* **WHAT IS BEING ASKED**
Set out every line of the material below as a numbered list, skipping any blank lines.

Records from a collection
↓↓↓
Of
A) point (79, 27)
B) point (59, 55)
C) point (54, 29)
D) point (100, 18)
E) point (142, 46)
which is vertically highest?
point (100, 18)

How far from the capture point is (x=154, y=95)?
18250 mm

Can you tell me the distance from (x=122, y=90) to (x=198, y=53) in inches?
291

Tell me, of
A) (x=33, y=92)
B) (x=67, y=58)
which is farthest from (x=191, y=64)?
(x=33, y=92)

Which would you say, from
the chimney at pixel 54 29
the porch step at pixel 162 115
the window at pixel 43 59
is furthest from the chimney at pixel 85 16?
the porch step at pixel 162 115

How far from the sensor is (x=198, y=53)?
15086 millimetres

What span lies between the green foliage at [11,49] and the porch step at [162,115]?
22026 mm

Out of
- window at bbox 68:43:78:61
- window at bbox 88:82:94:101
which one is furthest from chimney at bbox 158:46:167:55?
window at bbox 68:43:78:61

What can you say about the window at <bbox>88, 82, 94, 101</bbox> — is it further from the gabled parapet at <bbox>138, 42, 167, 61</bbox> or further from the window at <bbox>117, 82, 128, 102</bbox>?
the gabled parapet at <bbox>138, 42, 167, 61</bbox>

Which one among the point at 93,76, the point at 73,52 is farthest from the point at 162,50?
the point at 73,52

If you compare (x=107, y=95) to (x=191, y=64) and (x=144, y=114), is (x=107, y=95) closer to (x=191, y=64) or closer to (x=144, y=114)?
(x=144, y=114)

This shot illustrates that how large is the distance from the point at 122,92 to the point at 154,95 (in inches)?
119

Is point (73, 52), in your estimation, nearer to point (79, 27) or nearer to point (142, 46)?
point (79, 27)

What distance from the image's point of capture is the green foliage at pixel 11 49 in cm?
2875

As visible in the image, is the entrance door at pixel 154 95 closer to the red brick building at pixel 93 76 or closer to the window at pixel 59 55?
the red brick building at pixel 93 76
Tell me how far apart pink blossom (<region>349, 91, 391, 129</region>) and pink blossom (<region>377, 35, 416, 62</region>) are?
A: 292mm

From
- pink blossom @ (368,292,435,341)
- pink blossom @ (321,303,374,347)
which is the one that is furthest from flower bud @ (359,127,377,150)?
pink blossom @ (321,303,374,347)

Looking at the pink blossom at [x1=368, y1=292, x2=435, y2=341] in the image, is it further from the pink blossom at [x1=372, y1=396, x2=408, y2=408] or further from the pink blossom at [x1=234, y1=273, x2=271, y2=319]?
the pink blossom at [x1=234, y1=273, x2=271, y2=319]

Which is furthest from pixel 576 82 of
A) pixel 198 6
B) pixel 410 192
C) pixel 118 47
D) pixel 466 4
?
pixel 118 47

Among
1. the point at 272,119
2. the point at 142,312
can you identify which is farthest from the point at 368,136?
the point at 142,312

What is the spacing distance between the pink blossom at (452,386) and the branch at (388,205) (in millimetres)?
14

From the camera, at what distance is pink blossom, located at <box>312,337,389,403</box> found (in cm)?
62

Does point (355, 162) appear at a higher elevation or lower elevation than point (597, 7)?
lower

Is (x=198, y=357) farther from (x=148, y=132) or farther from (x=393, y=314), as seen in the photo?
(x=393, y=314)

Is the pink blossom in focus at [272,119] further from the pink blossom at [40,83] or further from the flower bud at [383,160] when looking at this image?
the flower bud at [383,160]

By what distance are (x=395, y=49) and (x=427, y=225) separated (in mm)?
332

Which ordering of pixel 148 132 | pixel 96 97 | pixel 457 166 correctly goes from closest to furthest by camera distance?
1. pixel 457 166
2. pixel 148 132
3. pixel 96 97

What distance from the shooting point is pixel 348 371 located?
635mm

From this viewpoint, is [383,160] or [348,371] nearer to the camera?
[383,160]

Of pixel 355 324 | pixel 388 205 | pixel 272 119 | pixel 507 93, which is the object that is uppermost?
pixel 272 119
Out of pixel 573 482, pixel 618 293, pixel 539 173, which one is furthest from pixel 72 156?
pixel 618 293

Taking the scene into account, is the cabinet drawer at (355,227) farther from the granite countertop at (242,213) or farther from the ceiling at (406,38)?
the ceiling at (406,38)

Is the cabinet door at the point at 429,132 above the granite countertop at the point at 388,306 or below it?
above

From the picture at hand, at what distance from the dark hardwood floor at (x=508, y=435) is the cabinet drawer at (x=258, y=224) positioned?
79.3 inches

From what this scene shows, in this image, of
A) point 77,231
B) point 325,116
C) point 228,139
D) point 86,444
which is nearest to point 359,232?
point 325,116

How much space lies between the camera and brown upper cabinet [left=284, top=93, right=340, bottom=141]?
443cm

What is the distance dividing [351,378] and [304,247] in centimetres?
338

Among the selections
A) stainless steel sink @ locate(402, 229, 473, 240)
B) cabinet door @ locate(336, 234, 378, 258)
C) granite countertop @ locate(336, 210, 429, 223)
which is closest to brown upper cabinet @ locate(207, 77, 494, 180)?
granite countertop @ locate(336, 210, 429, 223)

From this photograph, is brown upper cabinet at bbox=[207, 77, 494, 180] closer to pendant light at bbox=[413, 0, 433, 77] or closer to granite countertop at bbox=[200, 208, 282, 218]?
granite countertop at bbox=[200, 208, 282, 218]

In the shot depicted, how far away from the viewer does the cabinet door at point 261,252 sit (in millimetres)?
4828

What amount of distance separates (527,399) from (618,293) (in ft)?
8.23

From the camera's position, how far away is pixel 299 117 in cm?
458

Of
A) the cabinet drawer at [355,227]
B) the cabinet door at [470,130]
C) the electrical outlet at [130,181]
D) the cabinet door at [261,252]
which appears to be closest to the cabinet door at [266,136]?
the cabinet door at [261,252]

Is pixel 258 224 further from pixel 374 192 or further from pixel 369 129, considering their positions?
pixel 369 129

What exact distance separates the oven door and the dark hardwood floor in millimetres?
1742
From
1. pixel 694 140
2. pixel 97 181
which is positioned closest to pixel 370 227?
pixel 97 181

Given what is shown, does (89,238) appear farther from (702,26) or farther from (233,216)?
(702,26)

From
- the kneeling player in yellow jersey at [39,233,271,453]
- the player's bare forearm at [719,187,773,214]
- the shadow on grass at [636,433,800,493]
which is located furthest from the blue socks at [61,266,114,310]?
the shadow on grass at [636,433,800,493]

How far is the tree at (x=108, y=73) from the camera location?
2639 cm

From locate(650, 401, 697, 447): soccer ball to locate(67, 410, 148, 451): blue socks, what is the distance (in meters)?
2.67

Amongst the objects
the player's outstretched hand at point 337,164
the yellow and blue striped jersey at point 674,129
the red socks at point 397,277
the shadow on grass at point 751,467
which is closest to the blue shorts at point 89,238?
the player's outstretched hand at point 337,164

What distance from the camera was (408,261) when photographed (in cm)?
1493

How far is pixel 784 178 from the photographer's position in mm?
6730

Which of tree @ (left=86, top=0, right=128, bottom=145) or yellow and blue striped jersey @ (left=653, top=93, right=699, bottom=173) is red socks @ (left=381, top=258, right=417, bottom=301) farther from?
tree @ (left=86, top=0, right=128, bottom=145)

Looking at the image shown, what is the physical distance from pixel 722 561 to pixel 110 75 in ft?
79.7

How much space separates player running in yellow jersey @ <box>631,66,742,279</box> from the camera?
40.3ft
↑↑↑
* **ANSWER TO THE PROBLEM**
1. Of
2. A) point (79, 27)
3. B) point (59, 55)
4. C) point (54, 29)
5. D) point (100, 18)
6. E) point (142, 46)
7. which is vertically highest?
8. point (100, 18)
9. How far from the capture point is (x=154, y=95)?
10. 18250 mm
11. Can you tell me the distance from (x=122, y=90) to (x=198, y=53) in inches?
12. 291
13. Tell me, of
14. A) (x=33, y=92)
15. B) (x=67, y=58)
16. which is farthest from (x=191, y=64)?
17. (x=33, y=92)
18. Which would you say, from
19. the chimney at pixel 54 29
20. the porch step at pixel 162 115
21. the window at pixel 43 59
22. is furthest from the chimney at pixel 85 16?
23. the porch step at pixel 162 115
24. How far from the sensor is (x=198, y=53)?
25. 15086 millimetres
26. What span lies between the green foliage at [11,49] and the porch step at [162,115]?
27. 22026 mm
28. Out of
29. - window at bbox 68:43:78:61
30. - window at bbox 88:82:94:101
31. which one is furthest from chimney at bbox 158:46:167:55?
32. window at bbox 68:43:78:61
33. What can you say about the window at <bbox>88, 82, 94, 101</bbox> — is it further from the gabled parapet at <bbox>138, 42, 167, 61</bbox> or further from the window at <bbox>117, 82, 128, 102</bbox>?
34. the gabled parapet at <bbox>138, 42, 167, 61</bbox>
35. Which one among the point at 93,76, the point at 73,52 is farthest from the point at 162,50?
36. the point at 73,52
37. If you compare (x=107, y=95) to (x=191, y=64) and (x=144, y=114), is (x=107, y=95) closer to (x=191, y=64) or closer to (x=144, y=114)?
38. (x=144, y=114)
39. This shot illustrates that how large is the distance from the point at 122,92 to the point at 154,95 (in inches)?
40. 119
41. Is point (73, 52), in your estimation, nearer to point (79, 27) or nearer to point (142, 46)?
42. point (79, 27)
43. What distance from the image's point of capture is the green foliage at pixel 11 49 in cm?
44. 2875
45. As visible in the image, is the entrance door at pixel 154 95 closer to the red brick building at pixel 93 76 or closer to the window at pixel 59 55?
46. the red brick building at pixel 93 76
47. Tell me how far apart pink blossom (<region>349, 91, 391, 129</region>) and pink blossom (<region>377, 35, 416, 62</region>) are?
48. A: 292mm
49. From
50. - pink blossom @ (368,292,435,341)
51. - pink blossom @ (321,303,374,347)
52. which is the one that is furthest from flower bud @ (359,127,377,150)?
53. pink blossom @ (321,303,374,347)
54. Looking at the pink blossom at [x1=368, y1=292, x2=435, y2=341] in the image, is it further from the pink blossom at [x1=372, y1=396, x2=408, y2=408] or further from the pink blossom at [x1=234, y1=273, x2=271, y2=319]?
55. the pink blossom at [x1=234, y1=273, x2=271, y2=319]
56. Which is furthest from pixel 576 82 of
57. A) pixel 198 6
58. B) pixel 410 192
59. C) pixel 118 47
60. D) pixel 466 4
61. ?
62. pixel 118 47
63. Among
64. 1. the point at 272,119
65. 2. the point at 142,312
66. can you identify which is farthest from the point at 368,136?
67. the point at 142,312
68. What is the spacing distance between the pink blossom at (452,386) and the branch at (388,205) (in millimetres)?
69. 14
70. From the camera, at what distance is pink blossom, located at <box>312,337,389,403</box> found (in cm)?
71. 62
72. Does point (355, 162) appear at a higher elevation or lower elevation than point (597, 7)?
73. lower
74. Is (x=198, y=357) farther from (x=148, y=132) or farther from (x=393, y=314), as seen in the photo?
75. (x=393, y=314)
76. Is the pink blossom in focus at [272,119] further from the pink blossom at [40,83] or further from the flower bud at [383,160] when looking at this image?
77. the flower bud at [383,160]
78. By what distance are (x=395, y=49) and (x=427, y=225) separated (in mm)?
79. 332
80. Which ordering of pixel 148 132 | pixel 96 97 | pixel 457 166 correctly goes from closest to furthest by camera distance?
81. 1. pixel 457 166
82. 2. pixel 148 132
83. 3. pixel 96 97
84. What distance from the shooting point is pixel 348 371 located?
85. 635mm
86. From this viewpoint, is [383,160] or [348,371] nearer to the camera?
87. [383,160]
88. Of pixel 355 324 | pixel 388 205 | pixel 272 119 | pixel 507 93, which is the object that is uppermost?
89. pixel 272 119
90. Out of pixel 573 482, pixel 618 293, pixel 539 173, which one is furthest from pixel 72 156?
91. pixel 618 293
92. Taking the scene into account, is the cabinet drawer at (355,227) farther from the granite countertop at (242,213) or farther from the ceiling at (406,38)?
93. the ceiling at (406,38)
94. Is the cabinet door at the point at 429,132 above the granite countertop at the point at 388,306 or below it?
95. above
96. From the picture at hand, at what distance from the dark hardwood floor at (x=508, y=435) is the cabinet drawer at (x=258, y=224) positioned?
97. 79.3 inches
98. From what this scene shows, in this image, of
99. A) point 77,231
100. B) point 325,116
101. C) point 228,139
102. D) point 86,444
103. which is nearest to point 359,232?
104. point 325,116
105. How much space lies between the camera and brown upper cabinet [left=284, top=93, right=340, bottom=141]?
106. 443cm
107. What is the distance dividing [351,378] and [304,247] in centimetres?
108. 338
109. Among the selections
110. A) stainless steel sink @ locate(402, 229, 473, 240)
111. B) cabinet door @ locate(336, 234, 378, 258)
112. C) granite countertop @ locate(336, 210, 429, 223)
113. which is closest to brown upper cabinet @ locate(207, 77, 494, 180)?
114. granite countertop @ locate(336, 210, 429, 223)
115. From this photograph, is brown upper cabinet at bbox=[207, 77, 494, 180] closer to pendant light at bbox=[413, 0, 433, 77] or closer to granite countertop at bbox=[200, 208, 282, 218]?
116. granite countertop at bbox=[200, 208, 282, 218]
117. In the shot depicted, how far away from the viewer does the cabinet door at point 261,252 sit (in millimetres)?
118. 4828
119. What amount of distance separates (527,399) from (618,293) (in ft)?
120. 8.23
121. From the camera's position, how far away is pixel 299 117 in cm?
122. 458
123. Of
124. A) the cabinet drawer at [355,227]
125. B) the cabinet door at [470,130]
126. C) the electrical outlet at [130,181]
127. D) the cabinet door at [261,252]
128. which appears to be closest to the cabinet door at [266,136]?
129. the cabinet door at [261,252]
130. Is pixel 258 224 further from pixel 374 192 or further from pixel 369 129, considering their positions?
131. pixel 369 129
132. What exact distance separates the oven door and the dark hardwood floor in millimetres?
133. 1742
134. From
135. 1. pixel 694 140
136. 2. pixel 97 181
137. which is positioned closest to pixel 370 227?
138. pixel 97 181
139. Given what is shown, does (89,238) appear farther from (702,26) or farther from (233,216)?
140. (702,26)
141. From
142. - the kneeling player in yellow jersey at [39,233,271,453]
143. - the player's bare forearm at [719,187,773,214]
144. - the shadow on grass at [636,433,800,493]
145. which is located furthest from the blue socks at [61,266,114,310]?
146. the shadow on grass at [636,433,800,493]
147. How far is the tree at (x=108, y=73) from the camera location?
148. 2639 cm
149. From locate(650, 401, 697, 447): soccer ball to locate(67, 410, 148, 451): blue socks, what is the distance (in meters)?
150. 2.67
151. Amongst the objects
152. the player's outstretched hand at point 337,164
153. the yellow and blue striped jersey at point 674,129
154. the red socks at point 397,277
155. the shadow on grass at point 751,467
156. which is closest to the blue shorts at point 89,238?
157. the player's outstretched hand at point 337,164
158. What distance from the camera was (408,261) when photographed (in cm)?
159. 1493
160. How far is pixel 784 178 from the photographer's position in mm?
161. 6730
162. Which of tree @ (left=86, top=0, right=128, bottom=145) or yellow and blue striped jersey @ (left=653, top=93, right=699, bottom=173) is red socks @ (left=381, top=258, right=417, bottom=301) farther from?
163. tree @ (left=86, top=0, right=128, bottom=145)
164. Looking at the image shown, what is the physical distance from pixel 722 561 to pixel 110 75 in ft?
165. 79.7
166. How much space separates player running in yellow jersey @ <box>631,66,742,279</box> from the camera?
167. 40.3ft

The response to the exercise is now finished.